リュク・ベルジェ

ベートーヴェン/ホルン・ソナタ/シューベルト/流れの上で、他
CD(EXPLICIT! FUG 541)

ヴァルヴ付きホルンの歴史
 1.ベートーヴェン/ホルン・ソナタ ヘ長調Op17
 2.シューベルト/流れの上でD.943
 3.ライネッケ/オーボエ、ホルンとピアノの
    ための三重奏曲イ短調Op188
 4.シューマン/アダージョとアレグロOp70
 5.ベルジェ/星のお姫様〜ホルン独奏のための

  リュク・ベルジェ(ナチュラル・ホルン)(1)
      〃    (ヴァルヴ付F管ホルン)(2)
      〃   (ヴァルブ付ダブルホルン)(3〜5)
   イヴ・サーレンス(テノール)(2)
   マルセル・ポンセール(オーボエ)(3)
   ヤン・ミヒールス(フォルテピアノ)(1、3&4)
   イング・スピネット(フォルテピアノ)(2)
    録音 2007年7月26〜29日&
         2008年3月15日
     ブリュッセル王立音楽院コンサート・ホール

 リュク・ベルジェはベルギーのホルン奏者です。バウマンに師事しておりナチュラルホルンの名手でもあります。このアルバムでは歴史的なホルンを吹いて録音しておりその音色もまた聞きものです。
  ベートーヴェンのソナタはユングヴィルトのナチュラルホルンをフランスのラウーが複製したものを吹いています。音色は太すぎずナチュラルホルンとしては愛らしい響きです。伴奏のフォルテピアノ(ピアノフォルテ)の可愛らしい響きと相まって18世紀の音楽を感じさせます。ベルジェのホルンは大変巧みでありストップ音はやわらかできれいな音階を出しています。
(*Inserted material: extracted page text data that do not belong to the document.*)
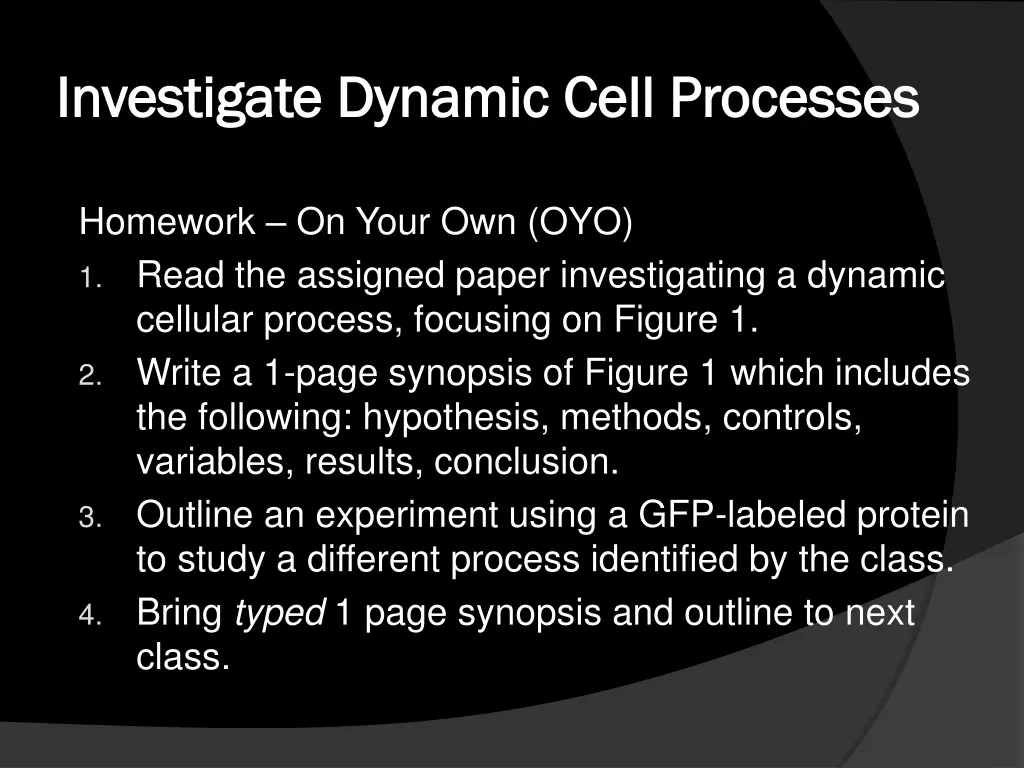 Investigate Dynamic Cell Processes

Homework – On Your Own (OYO)

1. Read the assigned paper investigating a dynamic cellular process, focusing on Figure 1.
2. Write a 1-page synopsis of Figure 1 which includes the following: hypothesis, methods, controls, variables, results, conclusion.
3. Outline an experiment using a GFP-labeled protein to study a different process identified by the class.
4. Bring typed 1 page synopsis and outline to next class.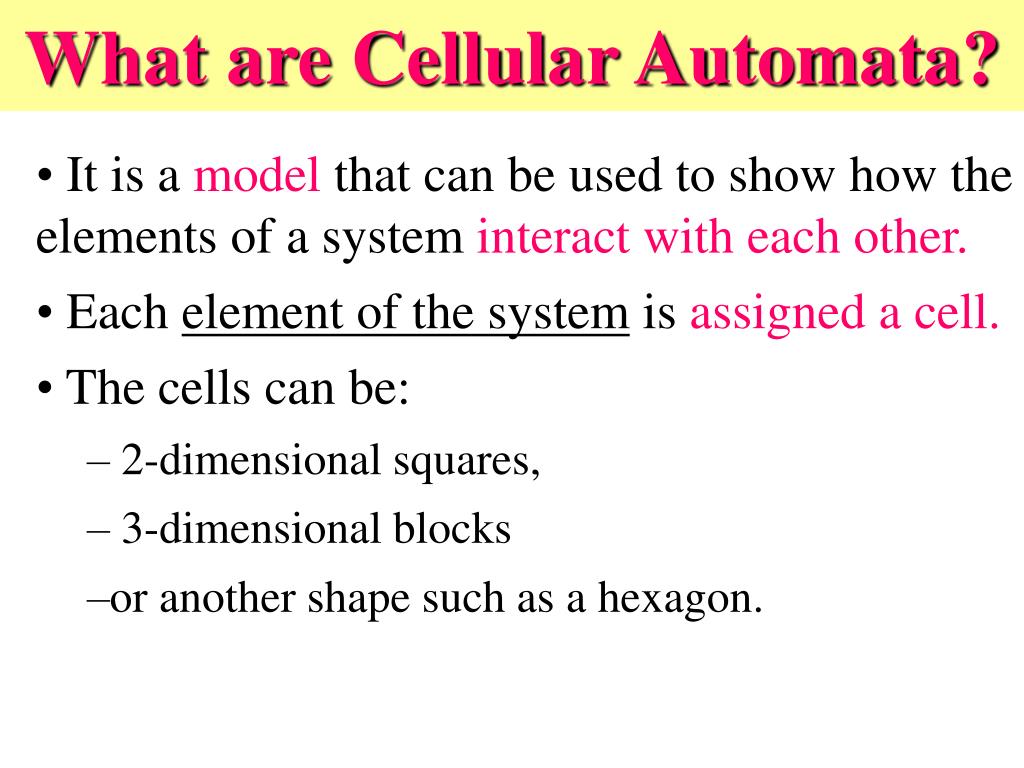 What are Cellular Automata?

• It is a model that can be used to show how the elements of a system interact with each other.

• Each element of the system is assigned a cell.

• The cells can be:

– 2-dimensional squares,

– 3-dimensional blocks

–or another shape such as a hexagon.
第1楽章は丁寧な演奏、第3楽章も程よいテンポで素晴らしい演奏です。
  注目はシューベルトの「流れの上で」でしょう。1890年製のクルスペのF管ヴァルブホルンを吹いています。シングルホルンだけに難しい楽器でしょう。F管独特の響きでシューベルトを吹いています。ウィンナホルンに近い響きで大変貴重です。ピアノはここでもフォルテピアノです。サーレンスのテノールも素晴らしい演奏です。19世紀のシューベルトを聞くのもまたよいものです。
  ライネッケではクノップのヴァルブ付ダブルホルン(1900年当時のオリジナル)を吹いています。この楽器は現代のものよりは音程は取りにくいのかもしれませんがF管シングルよりも演奏は便利になっているでしょう。演奏を聞いていると全く古い楽器とは感じられません。ピアノは1861年製ということですが重厚な響きが出ていて古いフォルテピアノの響きとの違いがあります。オーボエは古いウィンナオーボエです。トリオの演奏は現代の響きとは若干の違いはありますが、その演奏の緻密なこと緊張感のある演奏は素晴らしいものです。
  シューマンの「アダージョとアレグロ」はライネッケと同じクノップのヴァルブ付ダブルホルンを吹いています。この作品は1849年の作曲ですがこの時にはすでにヴァルブホルンが開発されていましたのでナチュラルホルンのための作品ではなかったようです。ベルジェの演奏はアダージョでは丁寧に歌っていますし、アレグロでは力強さと高度なテクニックで滑らかに吹いています。ピアノとの絡みの素晴らしさも聞きものです。
  最後のホルン独奏作品はベルジェの自作でこちらは現代のアレキサンダー107を吹いています。低音を使わないのでB♭を使うようです。「星のお姫様」には低音はいらないのでしょう。曲はまたきれいなものでホルンの中高域を楽しめる作品です。